A decade ago, teachers were the most talked about aspect of education policy and practice. Several research studies indicated that while teacher quality wasn't the only factor affecting student achievement, it was the most significant one under the control of schools. President Obama and his administration repeatedly talked about the importance of high quality teachers. And Obama’s signature grant program, Race to the Top, included selection criteria focused on teacher effectiveness and high quality pathways for aspiring educators. Due in large part to the significant funding available through Race to the Top, states across the nation passed laws and implemented programs aimed at improving training, evaluating performance, and holding educators accountable for student learning.
Read the education section of most media outlets these days, though, and you’ll find considerably less attention devoted to teacher issues. In a recent blog post, Kate Walsh—president of the National Council on Teacher Quality—noted that press coverage of teacher quality and evaluation has decreased considerably in the past five years. Not only that, but many of the states that rushed to put teacher-specific policies in place have now altered or eliminated those policies entirely.
Ohio has not been immune to these changes. In the summer of 2018, lawmakers passed Senate Bill 216, which focused on education deregulation. Among its many provisions, the legislation made some significant changes to two areas of teacher policy: licensure and evaluation. In a future piece, I’ll take a look at the changes to evaluation currently being piloted by the Ohio Department of Education (ODE). But for now, let’s focus on licensure.

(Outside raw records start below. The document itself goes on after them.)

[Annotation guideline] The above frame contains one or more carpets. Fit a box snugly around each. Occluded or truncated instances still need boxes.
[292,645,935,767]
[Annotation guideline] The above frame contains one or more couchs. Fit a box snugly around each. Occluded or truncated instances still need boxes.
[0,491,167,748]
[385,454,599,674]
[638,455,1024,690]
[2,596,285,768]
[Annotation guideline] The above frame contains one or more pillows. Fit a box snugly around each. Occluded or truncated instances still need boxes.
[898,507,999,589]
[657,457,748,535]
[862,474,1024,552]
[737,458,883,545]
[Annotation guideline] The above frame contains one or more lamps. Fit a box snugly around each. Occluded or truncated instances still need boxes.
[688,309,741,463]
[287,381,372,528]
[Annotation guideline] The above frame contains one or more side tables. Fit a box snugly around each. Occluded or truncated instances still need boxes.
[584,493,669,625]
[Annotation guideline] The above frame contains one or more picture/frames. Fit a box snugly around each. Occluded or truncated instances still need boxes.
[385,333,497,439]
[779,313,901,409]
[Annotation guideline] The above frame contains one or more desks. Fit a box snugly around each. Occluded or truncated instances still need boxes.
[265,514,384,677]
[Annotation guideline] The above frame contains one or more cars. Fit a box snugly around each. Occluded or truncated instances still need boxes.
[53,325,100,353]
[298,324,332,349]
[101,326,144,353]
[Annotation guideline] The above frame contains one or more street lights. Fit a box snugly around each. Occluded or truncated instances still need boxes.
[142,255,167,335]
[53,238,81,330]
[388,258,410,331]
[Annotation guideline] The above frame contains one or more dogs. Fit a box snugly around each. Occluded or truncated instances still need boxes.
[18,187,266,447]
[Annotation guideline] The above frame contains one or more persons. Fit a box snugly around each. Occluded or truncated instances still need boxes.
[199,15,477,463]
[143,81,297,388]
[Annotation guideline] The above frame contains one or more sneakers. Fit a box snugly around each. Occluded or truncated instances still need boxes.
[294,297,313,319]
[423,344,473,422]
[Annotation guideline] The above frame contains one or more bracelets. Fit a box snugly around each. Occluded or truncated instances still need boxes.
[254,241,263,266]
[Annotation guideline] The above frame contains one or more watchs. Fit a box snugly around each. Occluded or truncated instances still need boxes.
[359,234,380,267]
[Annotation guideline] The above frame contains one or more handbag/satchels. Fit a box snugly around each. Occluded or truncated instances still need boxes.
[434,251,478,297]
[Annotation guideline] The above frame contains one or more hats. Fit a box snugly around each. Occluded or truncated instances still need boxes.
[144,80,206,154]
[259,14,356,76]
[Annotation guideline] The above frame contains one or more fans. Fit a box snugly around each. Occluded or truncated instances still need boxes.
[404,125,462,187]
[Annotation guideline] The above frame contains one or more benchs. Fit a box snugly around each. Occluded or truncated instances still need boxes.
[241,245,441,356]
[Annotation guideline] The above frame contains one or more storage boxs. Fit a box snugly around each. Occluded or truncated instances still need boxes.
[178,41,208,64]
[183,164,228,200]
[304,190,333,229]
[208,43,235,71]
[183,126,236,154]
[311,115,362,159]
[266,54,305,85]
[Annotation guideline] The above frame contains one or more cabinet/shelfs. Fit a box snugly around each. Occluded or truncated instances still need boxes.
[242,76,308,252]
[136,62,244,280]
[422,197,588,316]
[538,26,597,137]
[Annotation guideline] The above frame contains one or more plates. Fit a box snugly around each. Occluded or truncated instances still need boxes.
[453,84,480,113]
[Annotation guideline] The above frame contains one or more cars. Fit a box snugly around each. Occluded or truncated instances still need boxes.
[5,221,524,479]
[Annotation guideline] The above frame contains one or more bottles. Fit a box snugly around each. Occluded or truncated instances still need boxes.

To understand the impact of SB 216 on Ohio’s licensure system, a little background is needed. Federal law has required states to ensure that all public school teachers are “highly qualified” since the days of No Child Left Behind (NCLB) in the early 2000s. Being highly qualified meant having a bachelor’s degree, full state certification, and subject-area mastery, which was often determined via a content test. But when ESSA replaced NCLB in 2015, the highly qualified label went away, too. Instead, states were permitted to set their own definition for what constituted a qualified teacher.
This transfer of power back to the states is where Ohio’s SB 216 came into play—it required public school teachers to be “properly certified or licensed,” which meant they had to possess one of the state’s approved licenses. For most of the state’s traditional public school districts, this wasn’t much of a change. The vast majority of their teachers already had an acceptable Ohio license because most of them graduated from one of the state’s many preparation programs.
But when ODE announced that teachers working under long-term substitute licenses would not be considered properly certified by the state, things got sticky for charter schools. Charters often employ nontraditional teachers who have not attended a conventional training program. Because these educators enter the classroom via alternative routes, they usually work under substitute licenses until they meet state requirements for traditional or alternative licensure. Charters also use substitute licenses to place teachers into hard-to-fill grade levels or subject areas.
Substitute licenses were permitted under previous state law and were used extensively under NCLB’s highly qualified framework. But the department’s announcement meant that a good number of the state’s charter school teachers would no longer be properly certified. Even worse, SB 216 limited the length of time that someone could teach under a substitute license if they didn’t have a degree in education or a degree in the subject area in which they were teaching. So, not only were these teachers improperly certified, they were also now subject to a time limit on the license they did have.
It was possible for charters to work around the time limit placed on substitute licenses. The new law permits a district superintendent to request that the local school board approve “one or more additional subsequent semester-long periods of teaching.” Although charters have a different governance structure than traditional public schools, it stands to reason that charter leaders could also request extensions from their boards. But the changes requiring teachers to be properly certified or licensed couldn’t be worked around, and would have left dozens of schools without vital staff members who had previously been considered qualified.
Fortunately, lawmakers smartly came to the rescue in the most recent state budget. The final version eliminated the requirement for teachers in charter schools to be “properly certified and licensed.” To be clear, charter school teachers still have to be licensed. They just don’t have to be “properly certified” in specific subject areas or grade levels. With the additional flexibility of substitute licenses still in place—albeit more complicated than before—charters retained the freedom to hire qualified teachers who took non-traditional pathways to get into the classroom.
The upshot is this: Despite the serious impact these provisions would have had on dozens of schools and teachers and hundreds of students, they were barely reported on. What Kate Walsh pointed out as a nationwide trend also proved true in the Buckeye State—teacher provisions were ignored and lost in the shuffle of more controversial topics such as academic distress commissions and graduation requirements.
In short, teacher policy isn’t a big headline grabber anymore. Nowadays, most of these policies are only discussed at the local level. That’s not necessarily a bad thing, as local control is important. But the impacts and implications of teacher training, effectiveness, and accountability haven’t changed—and they’re definitely worth more attention than they’re getting.